Santiago López Castillo. PD

En público se le ha llamado «miserable» pero en privado, de todo. No hay adjetivos para calificarle. Este ser abyecto, canalla (véase la RAE) debería ir sin remisión a galeras. Además de traidor, rebelde, prevaricador, cobarde, etc., es un ser indigno, falsario, que mancilla a la nación más antigua de Europa, se caga en ella, pero vive de ella. Es un ex president -dígase presidente- rodeado de estómagos agradecidos, entiéndase ex consellers -en cristiano consejeros- que le ha echado un pulso al Gobierno de España y ha puesto a caldo a nuestro país, él y los suyos, que por los medios europeos somos poco menos que la escoria de Zimbaue.

– Valiente pájaro.
– ¿No habrá cogido una pájara como los ciclistas…?
– No puedo planteármelo. Es un ser indigno. Trincón. Que de la hipotética valentía ha pasado a cagarse por las patas abajo. Él y sus cuates apestan. Los pájaros locos, gran película de Hitchcok, revolotean como las gaviotas y sobreviven a picotazos. Y los que denuncian a España por antidemocrática quieren confiarse a las próximas elecciones autonómicas para salir elegidos. Joder, qué morro. Puigdemont, recordamos, llegó a la barretina del cargo por cesión de la poltrona que ostentaba Arthur Mas; vamos, que todo queda en casa. Ya ven.

Y su coequipier Marta Rovira -de los Carod Rovira de toda la vida- afirma que Rajoy iba a mandar al ejército contra los independentistas advirtiendo que dejarían muertos por el camino. No, bonita, es un decir; se cree el ladrón que todos son de su condición.

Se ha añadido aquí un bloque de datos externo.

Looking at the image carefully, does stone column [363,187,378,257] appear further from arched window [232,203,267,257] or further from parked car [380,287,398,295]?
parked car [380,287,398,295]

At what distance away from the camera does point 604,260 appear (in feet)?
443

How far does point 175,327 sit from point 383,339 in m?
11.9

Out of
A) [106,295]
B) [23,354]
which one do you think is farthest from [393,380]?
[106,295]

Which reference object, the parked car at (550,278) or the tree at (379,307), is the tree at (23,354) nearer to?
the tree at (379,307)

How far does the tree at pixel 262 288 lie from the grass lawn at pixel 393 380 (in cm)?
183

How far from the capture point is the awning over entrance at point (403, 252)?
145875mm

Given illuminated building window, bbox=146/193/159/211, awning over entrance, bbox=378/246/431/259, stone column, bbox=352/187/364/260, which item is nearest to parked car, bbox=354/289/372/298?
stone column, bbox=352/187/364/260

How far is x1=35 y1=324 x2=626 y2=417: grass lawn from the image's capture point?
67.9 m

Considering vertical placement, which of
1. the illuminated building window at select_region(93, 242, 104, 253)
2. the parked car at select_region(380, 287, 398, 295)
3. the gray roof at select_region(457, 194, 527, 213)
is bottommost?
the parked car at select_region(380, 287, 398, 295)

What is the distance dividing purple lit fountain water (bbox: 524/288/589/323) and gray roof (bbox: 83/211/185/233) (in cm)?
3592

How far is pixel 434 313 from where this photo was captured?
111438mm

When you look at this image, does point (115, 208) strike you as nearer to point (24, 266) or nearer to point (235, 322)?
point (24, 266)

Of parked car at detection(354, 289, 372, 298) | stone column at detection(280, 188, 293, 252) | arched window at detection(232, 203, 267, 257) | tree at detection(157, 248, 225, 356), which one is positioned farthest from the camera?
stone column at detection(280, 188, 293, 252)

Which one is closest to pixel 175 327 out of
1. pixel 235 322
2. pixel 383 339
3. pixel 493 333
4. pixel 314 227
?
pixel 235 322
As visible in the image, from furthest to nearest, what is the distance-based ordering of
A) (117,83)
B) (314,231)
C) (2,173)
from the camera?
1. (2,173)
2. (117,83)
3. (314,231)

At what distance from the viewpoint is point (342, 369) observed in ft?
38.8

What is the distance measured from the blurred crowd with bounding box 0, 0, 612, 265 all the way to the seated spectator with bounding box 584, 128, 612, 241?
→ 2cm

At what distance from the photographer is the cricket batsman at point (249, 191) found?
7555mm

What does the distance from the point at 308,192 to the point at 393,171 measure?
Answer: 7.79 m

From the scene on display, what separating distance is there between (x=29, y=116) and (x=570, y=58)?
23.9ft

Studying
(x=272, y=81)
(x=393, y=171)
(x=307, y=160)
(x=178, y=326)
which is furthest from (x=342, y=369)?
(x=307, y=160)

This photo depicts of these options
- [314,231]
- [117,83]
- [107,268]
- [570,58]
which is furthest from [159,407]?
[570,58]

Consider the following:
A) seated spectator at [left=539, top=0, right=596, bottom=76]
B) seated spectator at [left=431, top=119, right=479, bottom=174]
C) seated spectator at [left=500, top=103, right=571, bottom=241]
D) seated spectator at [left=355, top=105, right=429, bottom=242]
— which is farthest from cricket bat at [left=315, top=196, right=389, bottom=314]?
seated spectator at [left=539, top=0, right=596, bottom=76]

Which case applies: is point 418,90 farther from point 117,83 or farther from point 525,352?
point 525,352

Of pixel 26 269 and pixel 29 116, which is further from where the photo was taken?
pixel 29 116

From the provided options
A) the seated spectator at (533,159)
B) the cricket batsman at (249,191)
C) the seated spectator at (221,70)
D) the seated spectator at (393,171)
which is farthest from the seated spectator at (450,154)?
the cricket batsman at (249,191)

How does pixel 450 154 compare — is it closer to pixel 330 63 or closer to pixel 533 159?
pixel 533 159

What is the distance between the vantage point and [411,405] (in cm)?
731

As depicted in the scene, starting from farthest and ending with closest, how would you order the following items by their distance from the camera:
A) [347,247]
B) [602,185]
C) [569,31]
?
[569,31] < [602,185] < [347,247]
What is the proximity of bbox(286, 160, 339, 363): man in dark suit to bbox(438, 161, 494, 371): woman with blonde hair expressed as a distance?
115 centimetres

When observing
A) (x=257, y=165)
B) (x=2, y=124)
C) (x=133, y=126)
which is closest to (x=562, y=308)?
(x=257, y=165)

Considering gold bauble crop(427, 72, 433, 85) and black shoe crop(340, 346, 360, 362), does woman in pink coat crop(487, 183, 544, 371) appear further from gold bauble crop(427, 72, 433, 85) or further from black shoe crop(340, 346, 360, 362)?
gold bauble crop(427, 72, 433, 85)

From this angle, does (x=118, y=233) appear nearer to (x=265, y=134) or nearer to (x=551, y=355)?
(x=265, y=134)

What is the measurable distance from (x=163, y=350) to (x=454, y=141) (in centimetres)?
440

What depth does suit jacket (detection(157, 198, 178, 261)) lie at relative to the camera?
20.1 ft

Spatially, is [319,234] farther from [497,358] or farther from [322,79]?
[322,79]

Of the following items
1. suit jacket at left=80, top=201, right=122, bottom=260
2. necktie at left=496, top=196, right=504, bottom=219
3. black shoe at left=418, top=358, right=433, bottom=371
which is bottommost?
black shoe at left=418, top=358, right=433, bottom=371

– ¿Y qué ha hecho el Gobierno?
– Pues seguramente mandar un oficio a la Fiscalía, que estaba de luto.

Basta ya de cobardías. Los locos catalanes han montado la que han montado, y siguen montando, a sabiendas de que tenemos un Estado genuflexo, débil, inane. Solo los que han pasado por la cárcel saben que en España la justicia -aunque preñada de garantismo- existe. Pero mucho me temo que si este triste episodio se supera, los necios soberanistas saldrán de las prisiones como ratas. Encima, la sebosa locutorcilla de comunión diaria, y de apellido impronunciable, continúa sacándose su carné de progre y no cesa con lo de «la dictadura del franquismo» y propalando el régimen de Franco, que era muy malo, y el que acudía a una manifestación se le encarcelaba. Ella, la pobre, que no había nacido. Pero es lo que se lleva, como la sectaria Julia Otero o la advenediza Isabel Gemio, que poco menos se define de intelectual. Joderrr, qué tía.

Ah, y la roja Marta Rovira tuvo un abuelo franquista. Joder, qué miedo. Son los marxistas de la hoz y el martíni. Los que se cagaron en el general y todos tienen carrera.